** start **

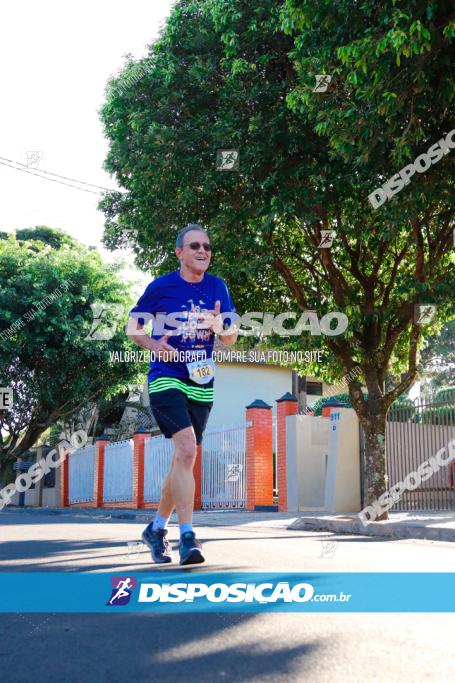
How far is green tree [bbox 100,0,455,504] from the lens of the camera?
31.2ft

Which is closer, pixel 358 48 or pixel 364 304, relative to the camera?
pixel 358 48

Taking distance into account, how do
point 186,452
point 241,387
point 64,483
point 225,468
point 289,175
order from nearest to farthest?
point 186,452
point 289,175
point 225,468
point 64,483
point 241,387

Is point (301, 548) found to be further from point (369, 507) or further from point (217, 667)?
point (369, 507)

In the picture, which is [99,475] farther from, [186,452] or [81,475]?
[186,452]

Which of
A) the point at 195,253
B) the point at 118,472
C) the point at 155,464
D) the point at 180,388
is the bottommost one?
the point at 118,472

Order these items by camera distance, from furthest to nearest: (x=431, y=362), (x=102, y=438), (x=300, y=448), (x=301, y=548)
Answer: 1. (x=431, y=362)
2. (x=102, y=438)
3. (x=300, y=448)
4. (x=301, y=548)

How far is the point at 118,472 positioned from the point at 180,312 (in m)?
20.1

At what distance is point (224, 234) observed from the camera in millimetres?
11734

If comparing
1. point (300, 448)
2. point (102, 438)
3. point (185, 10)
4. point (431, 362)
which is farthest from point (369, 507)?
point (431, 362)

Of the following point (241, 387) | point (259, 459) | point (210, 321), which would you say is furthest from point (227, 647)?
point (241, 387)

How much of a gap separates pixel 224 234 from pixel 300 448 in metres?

** end **

Exercise objective -> Please pull out all of the rows above and copy them word for word, leaving the pictures out of your answer.

Finished exercise ->
How far is green tree [bbox 100,0,455,504] from the lens of the camera?
31.2ft

Which is closer, pixel 358 48 or pixel 364 304, relative to the camera?
pixel 358 48

Taking distance into account, how do
point 186,452
point 241,387
point 64,483
point 225,468
point 289,175
order from nearest to farthest?
point 186,452
point 289,175
point 225,468
point 64,483
point 241,387

Is point (301, 548) found to be further from point (369, 507) or further from point (217, 667)?
point (369, 507)

In the picture, which is [99,475] farther from, [186,452] or [81,475]?
[186,452]

Which of
A) the point at 195,253
B) the point at 118,472
C) the point at 155,464
D) the point at 180,388
is the bottommost one?
the point at 118,472

Order these items by camera distance, from furthest to nearest: (x=431, y=362), (x=102, y=438), (x=300, y=448), (x=301, y=548)
Answer: 1. (x=431, y=362)
2. (x=102, y=438)
3. (x=300, y=448)
4. (x=301, y=548)

How far is the point at 118,472 positioned from the point at 180,312 (in m)?
20.1

At what distance is point (224, 234) observed from the camera in millimetres?
11734

If comparing
1. point (300, 448)
2. point (102, 438)
3. point (185, 10)
4. point (431, 362)
which is farthest from point (369, 507)?
point (431, 362)

Of the following point (241, 387) | point (259, 459) | point (210, 321), which would you say is furthest from point (227, 647)?
point (241, 387)

How much of a gap separates pixel 224 234 from pixel 300 448 in metres?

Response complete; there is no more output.